▸ **GIVEN REQUEST**
Below are some records. Copy out, word for word, the part that begins with the line containing "Which applies: is" and runs to the end of the records.

╭─ DATASET RECORDS

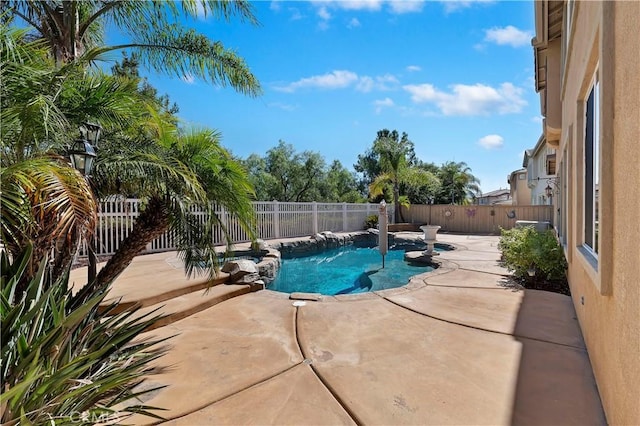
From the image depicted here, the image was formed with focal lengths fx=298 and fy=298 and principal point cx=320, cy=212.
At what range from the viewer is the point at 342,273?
10.1 metres

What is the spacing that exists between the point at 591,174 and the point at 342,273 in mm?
7534

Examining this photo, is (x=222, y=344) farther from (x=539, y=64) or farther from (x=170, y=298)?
(x=539, y=64)

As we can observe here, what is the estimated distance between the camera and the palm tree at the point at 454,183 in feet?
83.8

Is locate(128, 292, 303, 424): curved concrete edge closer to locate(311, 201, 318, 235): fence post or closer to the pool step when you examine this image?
the pool step

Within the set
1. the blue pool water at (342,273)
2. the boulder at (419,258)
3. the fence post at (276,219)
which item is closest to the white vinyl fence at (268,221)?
the fence post at (276,219)

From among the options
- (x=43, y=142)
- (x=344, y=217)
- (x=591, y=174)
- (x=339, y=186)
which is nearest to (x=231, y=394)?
(x=43, y=142)

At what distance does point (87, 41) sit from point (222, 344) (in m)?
6.06

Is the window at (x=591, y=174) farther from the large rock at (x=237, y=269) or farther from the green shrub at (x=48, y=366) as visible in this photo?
the large rock at (x=237, y=269)

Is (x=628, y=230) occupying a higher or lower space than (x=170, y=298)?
higher

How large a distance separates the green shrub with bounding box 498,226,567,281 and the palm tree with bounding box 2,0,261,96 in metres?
6.34

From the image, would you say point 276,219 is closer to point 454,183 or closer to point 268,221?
point 268,221

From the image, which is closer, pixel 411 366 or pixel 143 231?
pixel 411 366

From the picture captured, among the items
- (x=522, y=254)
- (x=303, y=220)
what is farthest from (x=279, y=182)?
(x=522, y=254)

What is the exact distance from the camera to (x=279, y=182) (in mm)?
21984
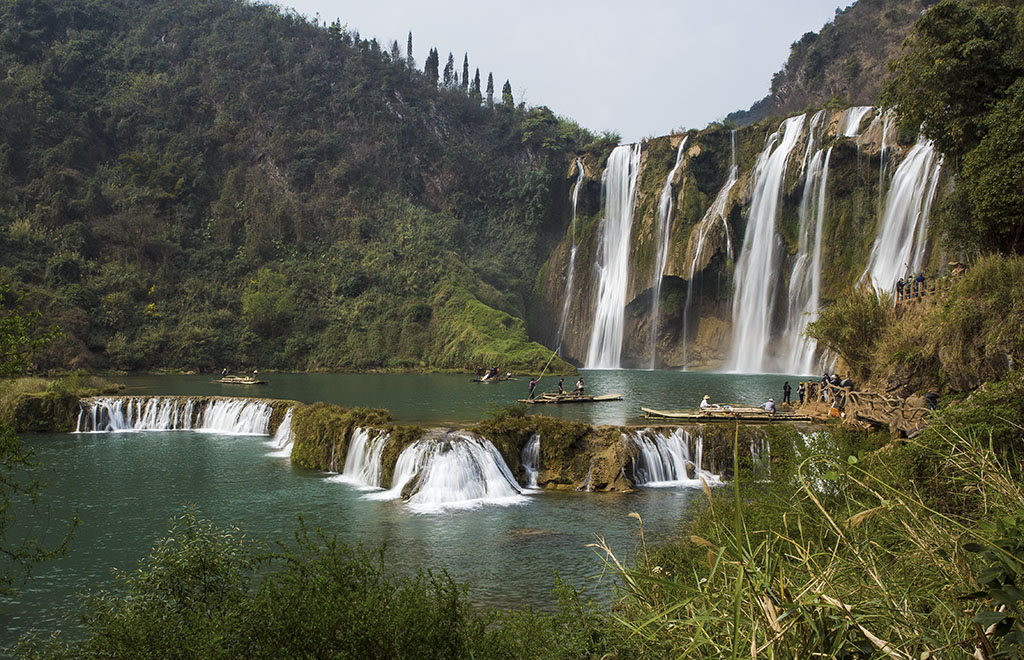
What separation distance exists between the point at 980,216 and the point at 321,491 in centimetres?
1819

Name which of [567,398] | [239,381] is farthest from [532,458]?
[239,381]

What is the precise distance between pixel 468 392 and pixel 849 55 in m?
52.3

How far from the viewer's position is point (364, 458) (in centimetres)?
1823

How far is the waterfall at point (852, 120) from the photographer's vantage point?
43.2 meters

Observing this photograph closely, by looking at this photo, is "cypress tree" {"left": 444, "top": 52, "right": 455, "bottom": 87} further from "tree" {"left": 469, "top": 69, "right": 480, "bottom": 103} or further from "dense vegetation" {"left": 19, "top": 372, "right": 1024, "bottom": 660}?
"dense vegetation" {"left": 19, "top": 372, "right": 1024, "bottom": 660}

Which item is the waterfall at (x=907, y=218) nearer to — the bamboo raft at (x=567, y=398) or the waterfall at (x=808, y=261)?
the waterfall at (x=808, y=261)

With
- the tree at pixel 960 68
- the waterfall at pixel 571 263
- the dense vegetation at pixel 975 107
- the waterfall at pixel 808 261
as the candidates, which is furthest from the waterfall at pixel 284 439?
the waterfall at pixel 571 263

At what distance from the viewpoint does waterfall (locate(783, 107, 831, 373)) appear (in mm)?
44812

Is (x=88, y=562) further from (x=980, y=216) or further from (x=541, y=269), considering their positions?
(x=541, y=269)

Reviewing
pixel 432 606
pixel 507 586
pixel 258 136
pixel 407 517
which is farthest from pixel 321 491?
pixel 258 136

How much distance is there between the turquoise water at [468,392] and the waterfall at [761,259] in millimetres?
6408

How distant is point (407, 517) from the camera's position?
47.1ft

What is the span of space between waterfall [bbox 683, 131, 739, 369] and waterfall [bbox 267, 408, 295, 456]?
36.6 meters

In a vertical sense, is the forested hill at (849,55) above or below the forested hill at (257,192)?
above
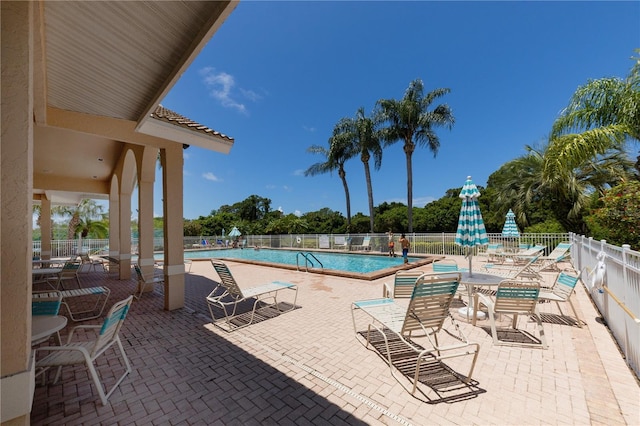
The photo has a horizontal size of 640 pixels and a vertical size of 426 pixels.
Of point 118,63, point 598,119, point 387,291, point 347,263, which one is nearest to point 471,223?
point 387,291

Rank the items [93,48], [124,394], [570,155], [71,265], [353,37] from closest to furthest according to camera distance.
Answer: [124,394], [93,48], [570,155], [71,265], [353,37]

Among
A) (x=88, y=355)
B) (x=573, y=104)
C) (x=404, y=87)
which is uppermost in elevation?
(x=404, y=87)

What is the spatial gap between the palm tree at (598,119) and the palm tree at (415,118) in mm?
13725

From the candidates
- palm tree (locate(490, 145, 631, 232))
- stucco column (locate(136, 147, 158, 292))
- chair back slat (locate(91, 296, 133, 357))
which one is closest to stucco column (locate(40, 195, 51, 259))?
stucco column (locate(136, 147, 158, 292))

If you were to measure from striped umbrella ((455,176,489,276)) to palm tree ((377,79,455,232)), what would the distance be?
15329 mm

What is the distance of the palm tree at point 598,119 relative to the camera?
18.2ft

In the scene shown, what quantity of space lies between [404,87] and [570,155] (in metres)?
17.2

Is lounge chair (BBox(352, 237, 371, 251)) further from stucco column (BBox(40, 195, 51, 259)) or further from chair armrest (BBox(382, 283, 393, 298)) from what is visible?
stucco column (BBox(40, 195, 51, 259))

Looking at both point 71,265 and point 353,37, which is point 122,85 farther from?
point 353,37

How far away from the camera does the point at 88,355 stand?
2375mm

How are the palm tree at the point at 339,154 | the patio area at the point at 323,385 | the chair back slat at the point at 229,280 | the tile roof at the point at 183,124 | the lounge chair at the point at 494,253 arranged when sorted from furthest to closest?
the palm tree at the point at 339,154 → the lounge chair at the point at 494,253 → the chair back slat at the point at 229,280 → the tile roof at the point at 183,124 → the patio area at the point at 323,385

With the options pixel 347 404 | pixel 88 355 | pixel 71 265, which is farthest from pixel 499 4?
pixel 71 265

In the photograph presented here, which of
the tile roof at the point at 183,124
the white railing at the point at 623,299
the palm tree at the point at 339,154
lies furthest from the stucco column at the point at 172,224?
the palm tree at the point at 339,154

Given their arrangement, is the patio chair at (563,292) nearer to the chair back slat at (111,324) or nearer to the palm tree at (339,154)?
the chair back slat at (111,324)
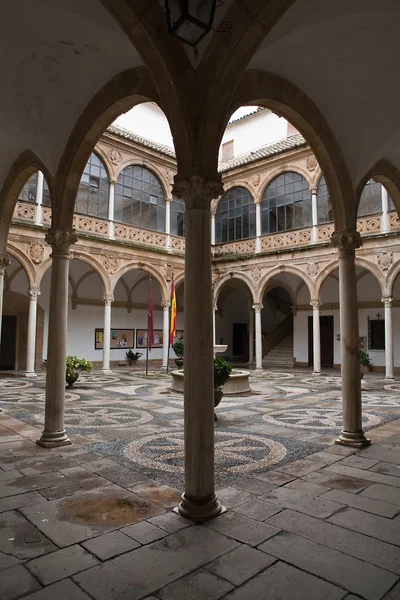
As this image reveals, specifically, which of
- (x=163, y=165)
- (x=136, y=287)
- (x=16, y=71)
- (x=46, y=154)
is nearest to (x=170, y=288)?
(x=136, y=287)

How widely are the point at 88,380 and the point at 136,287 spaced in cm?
791

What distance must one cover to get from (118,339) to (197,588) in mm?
18028

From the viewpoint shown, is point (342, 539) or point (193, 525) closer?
point (342, 539)

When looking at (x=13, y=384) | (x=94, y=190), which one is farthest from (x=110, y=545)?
(x=94, y=190)

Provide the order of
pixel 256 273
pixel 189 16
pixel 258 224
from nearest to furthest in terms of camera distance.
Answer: pixel 189 16 → pixel 256 273 → pixel 258 224

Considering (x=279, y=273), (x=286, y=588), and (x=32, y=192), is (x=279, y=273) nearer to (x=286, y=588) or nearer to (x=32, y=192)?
(x=32, y=192)

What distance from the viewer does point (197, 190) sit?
12.7 feet

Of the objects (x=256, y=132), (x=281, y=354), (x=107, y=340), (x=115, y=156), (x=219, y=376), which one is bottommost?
(x=281, y=354)

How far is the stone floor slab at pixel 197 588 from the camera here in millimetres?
2457

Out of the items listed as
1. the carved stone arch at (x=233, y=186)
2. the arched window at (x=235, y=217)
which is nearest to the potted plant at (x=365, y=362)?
the arched window at (x=235, y=217)

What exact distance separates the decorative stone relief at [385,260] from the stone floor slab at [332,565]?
45.2 feet

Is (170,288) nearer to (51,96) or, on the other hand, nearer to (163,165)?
(163,165)

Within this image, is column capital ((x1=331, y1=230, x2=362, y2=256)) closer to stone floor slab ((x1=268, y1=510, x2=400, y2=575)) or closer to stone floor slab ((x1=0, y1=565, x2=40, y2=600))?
stone floor slab ((x1=268, y1=510, x2=400, y2=575))

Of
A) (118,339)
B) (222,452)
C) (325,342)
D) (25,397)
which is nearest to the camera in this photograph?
(222,452)
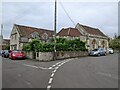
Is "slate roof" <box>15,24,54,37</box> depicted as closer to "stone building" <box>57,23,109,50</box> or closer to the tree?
"stone building" <box>57,23,109,50</box>

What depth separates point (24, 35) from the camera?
5091 centimetres

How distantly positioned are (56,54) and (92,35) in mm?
31347

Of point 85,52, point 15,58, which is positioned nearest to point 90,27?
point 85,52

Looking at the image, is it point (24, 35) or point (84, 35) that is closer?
point (24, 35)

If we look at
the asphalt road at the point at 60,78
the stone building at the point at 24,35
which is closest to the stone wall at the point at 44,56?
the asphalt road at the point at 60,78

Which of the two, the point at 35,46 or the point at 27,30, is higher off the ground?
the point at 27,30

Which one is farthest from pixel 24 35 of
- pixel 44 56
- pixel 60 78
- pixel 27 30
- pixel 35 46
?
pixel 60 78

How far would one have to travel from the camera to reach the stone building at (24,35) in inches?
1983

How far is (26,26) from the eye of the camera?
55.9m

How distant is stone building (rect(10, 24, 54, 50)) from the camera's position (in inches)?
1983

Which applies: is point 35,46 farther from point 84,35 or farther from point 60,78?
point 84,35

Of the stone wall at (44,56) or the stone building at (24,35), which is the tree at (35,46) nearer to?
the stone wall at (44,56)

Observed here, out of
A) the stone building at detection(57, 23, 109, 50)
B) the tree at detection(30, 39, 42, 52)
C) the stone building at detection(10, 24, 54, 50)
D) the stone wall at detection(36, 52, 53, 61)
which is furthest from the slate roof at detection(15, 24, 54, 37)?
the stone wall at detection(36, 52, 53, 61)

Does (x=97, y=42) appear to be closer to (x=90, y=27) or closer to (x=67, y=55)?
(x=90, y=27)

╰─

▸ **THE ANSWER**
Which applies: is point 35,46 farther from point 84,35 or farther from point 60,78?
point 84,35

Of the stone wall at (44,56) or the stone building at (24,35), which is the tree at (35,46) nearer to?
the stone wall at (44,56)

Observed here, out of
A) the stone building at detection(57, 23, 109, 50)
B) the tree at detection(30, 39, 42, 52)
C) the stone building at detection(10, 24, 54, 50)
D) the stone wall at detection(36, 52, 53, 61)
which is furthest from the slate roof at detection(15, 24, 54, 37)?
the stone wall at detection(36, 52, 53, 61)

Does (x=97, y=42) appear to be closer to (x=90, y=27) or closer to (x=67, y=55)?
(x=90, y=27)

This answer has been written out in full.